Where "scientific" appears in a line of the entries below, that line should be copied.

########################################

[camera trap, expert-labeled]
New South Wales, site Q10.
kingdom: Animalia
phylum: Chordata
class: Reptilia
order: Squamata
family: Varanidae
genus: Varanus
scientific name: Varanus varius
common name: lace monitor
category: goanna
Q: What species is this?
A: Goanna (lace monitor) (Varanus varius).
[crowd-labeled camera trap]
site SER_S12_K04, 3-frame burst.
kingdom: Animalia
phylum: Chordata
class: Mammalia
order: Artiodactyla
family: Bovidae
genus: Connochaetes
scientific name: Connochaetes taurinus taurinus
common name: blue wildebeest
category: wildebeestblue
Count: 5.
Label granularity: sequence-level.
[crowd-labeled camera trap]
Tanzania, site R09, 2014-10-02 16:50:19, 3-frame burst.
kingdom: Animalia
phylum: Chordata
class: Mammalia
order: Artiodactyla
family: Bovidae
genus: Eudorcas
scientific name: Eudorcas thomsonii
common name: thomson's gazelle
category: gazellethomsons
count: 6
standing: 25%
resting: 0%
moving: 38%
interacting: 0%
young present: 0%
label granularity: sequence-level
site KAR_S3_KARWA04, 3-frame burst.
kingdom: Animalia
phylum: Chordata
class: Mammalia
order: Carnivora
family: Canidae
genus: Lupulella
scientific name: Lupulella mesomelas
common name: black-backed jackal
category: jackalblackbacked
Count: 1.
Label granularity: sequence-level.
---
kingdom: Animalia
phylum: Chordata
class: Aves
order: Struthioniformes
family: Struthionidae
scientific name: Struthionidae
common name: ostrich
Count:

########################################

→ TASK RESULT
scientific name: Varanus varius
scientific name: Connochaetes taurinus taurinus
scientific name: Eudorcas thomsonii
scientific name: Lupulella mesomelas
scientific name: Struthionidae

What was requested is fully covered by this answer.